A circunstância de algum desse capital ser oriundo da República Popular da China não altera aspectos essenciais, como é o caso das «rendas excessivas» da EDP e da factura que os portugueses pagam pela energia eléctrica: em 2015 o preço da electricidade em Portugal era o 6º mais elevado da UE. Entre 2004 e 2016 foi sempre superior ao da média UE27. O preço médio da energia eléctrica subiu 54% entre 2004 e 2016 na UE27 e, no mesmo período, subiu 70,1% em Portugal. As multinacionais que controlam o sector concertam a alta dos preços. Facto que não é alterado por a Three Gorges ser chinesa.

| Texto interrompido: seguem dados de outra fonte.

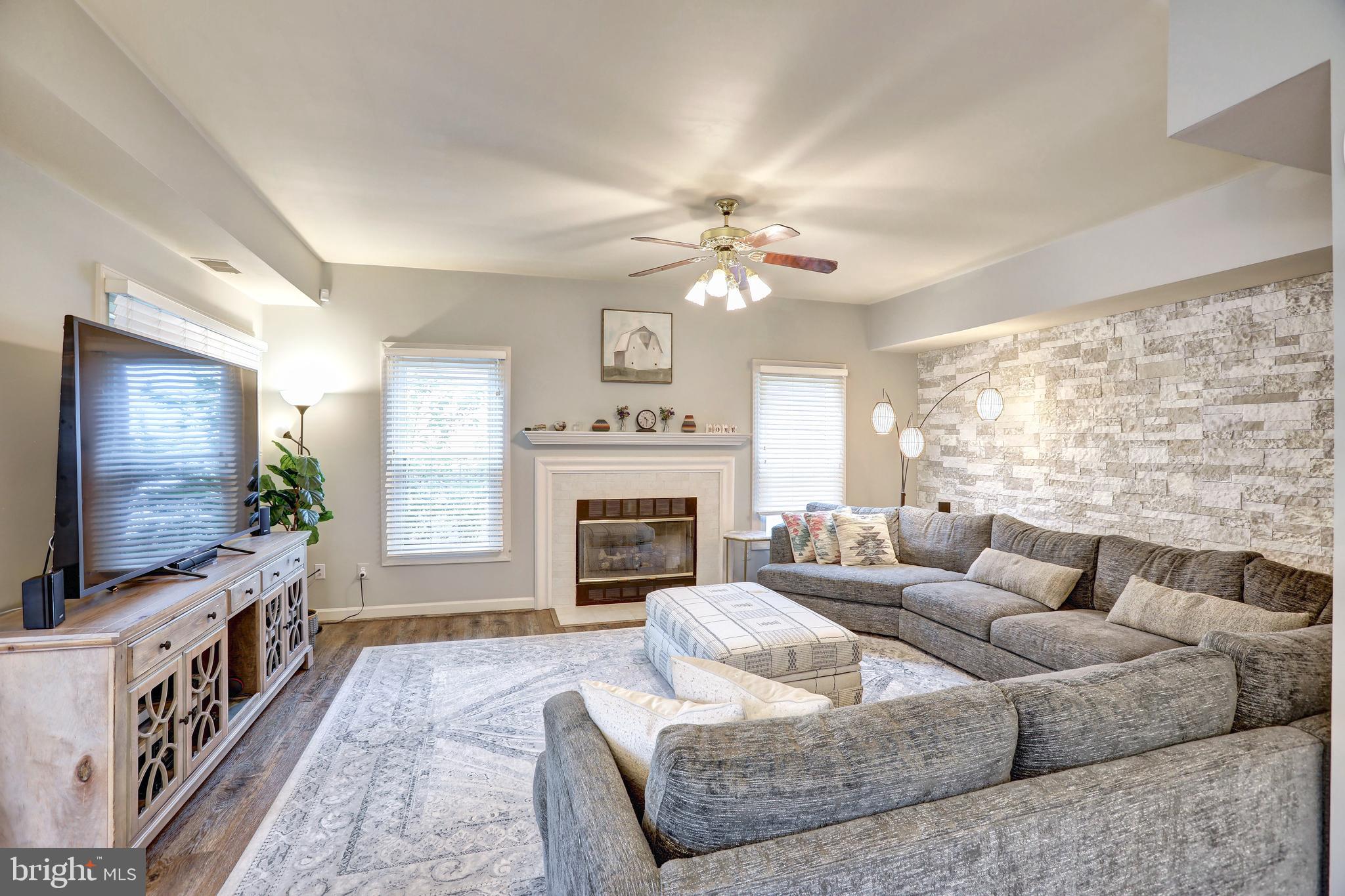 ASHBURN VILLAGE - Residential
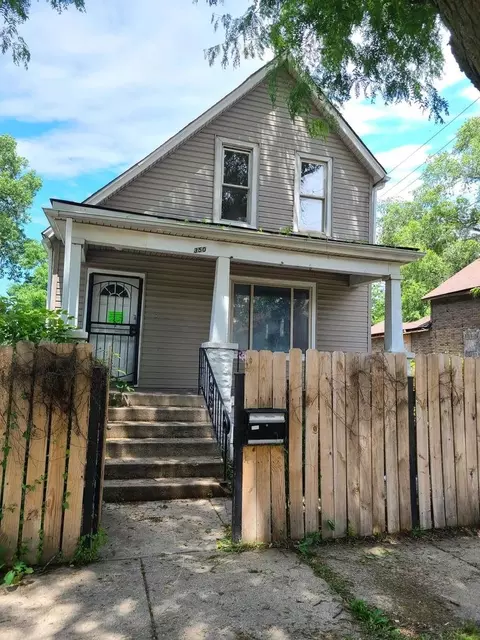 350 W 60th St, Chicago, IL 60621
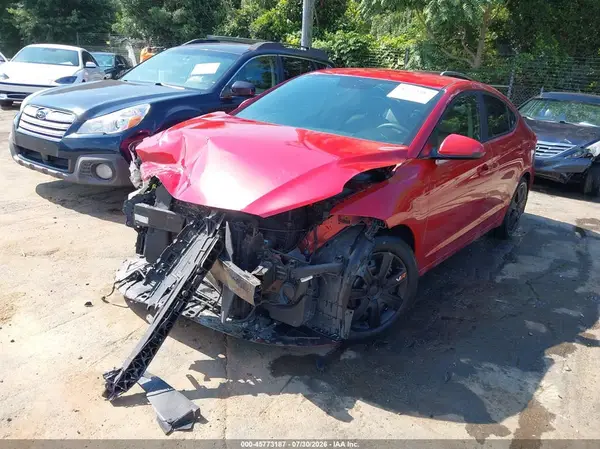 5NPD84LF5JH257404 2018 HYUNDAI ELANTRA - Image 2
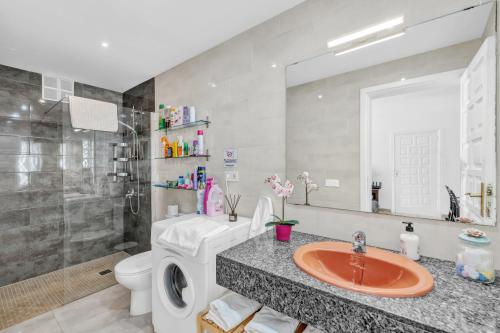 een badkamer met een wastafel, een toilet en een douche bij Coqueto y tranquilo Apartamento in Puerto del Carmen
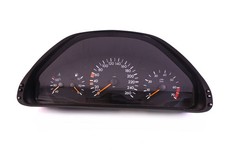 Tachometer orig. Mercedes E-Klasse W208 Benziner 2085402911 Kombiinstrument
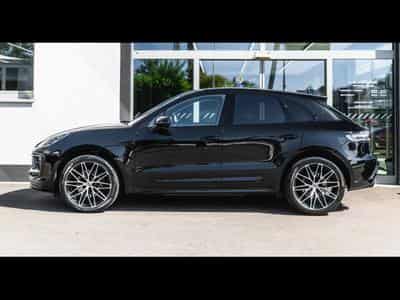 Porsche Macan III T PDK (2023) - Photo 2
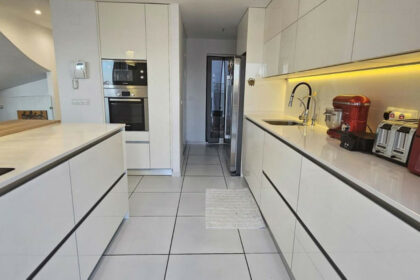 bfb5f67bbbd3bfe4670367dffcc4b132 - 16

Aparentemente, o Estado chinês poderá vir a garantir o controlo total da EDP, confirmando-se assim, e duplamente, que a única forma de garantir o controlo nacional de sectores estratégicos é através da propriedade pública dos mesmos. O mínimo de soberania económica exige uma luta sem quartel também contra uma elite local compradora, enfeudada a interesses estrangeiros, variando apenas a nacionalidade na rede de dependências que vai tecendo e da qual vai beneficiando. Esta é uma história que o Estado chinês conheceu bem, tão bem que agora a reinventa sob novas formas, tendo tido a capacidade de se colocar do outro lado da relação assimétrica de dependência. Enfim, é preciso entretanto continuar a atirar barro à muralha, relembrando, por exemplo, o seguinte:
Quando Xi Xiping vai a Davos defender a globalização, é possível assinalar que a China se insere estrategicamente neste processo. Assim, escolhe os fluxos a que se abre e a forma como o faz, de resto como qualquer país em ascensão ao longo da história contemporânea. Basta pensar que a China controla os fluxos de capital financeiro, molda os fluxos de investimento produtivo, no quadro de uma estratégia de convergência tecnológica, que de resto foi até há pouco relaxada em relação a direitos de propriedade intelectual, e maximiza os fluxos comerciais em função de vantagens competitivas que vai construindo, graças à mobilização de todos os instrumentos de política de desenvolvimento, incluindo cambial. Num tempo marcado pela financeirização do capitalismo global e pelas suas crises recorrentes, não deixa de ser sintomático que um dos polos de crescimento do sistema mundial tenha evitado até agora estas crises precisamente porque recusou essa forma de globalização, mantendo no essencial um sistema assente naquilo que os economistas neoliberais designam por repressão financeira.
E quem um dia haveria de dizer que por cá uma parte nada irrelevante dos sectores estratégicos nacionais e das elites nacionais que os gerem teriam de responder perante o Partido Comunista Chinês? Por exemplo, é este que, em última instância, controla a electricidade no nosso país, no contexto de uma estratégia de investimento internacional que não está desligada de considerações políticas. Entretanto, é preciso não esquecer que na China a electricidade e a sua rede são propriedade pública, bem como a ultramoderna ferrovia sempre em expansão (uma rede de alta velocidade superior à do resto do mundo combinada), mais de três quartos da banca ou, já agora, a totalidade da terra, entregue por muito tempo a quem a trabalha ou a quem nela constrói.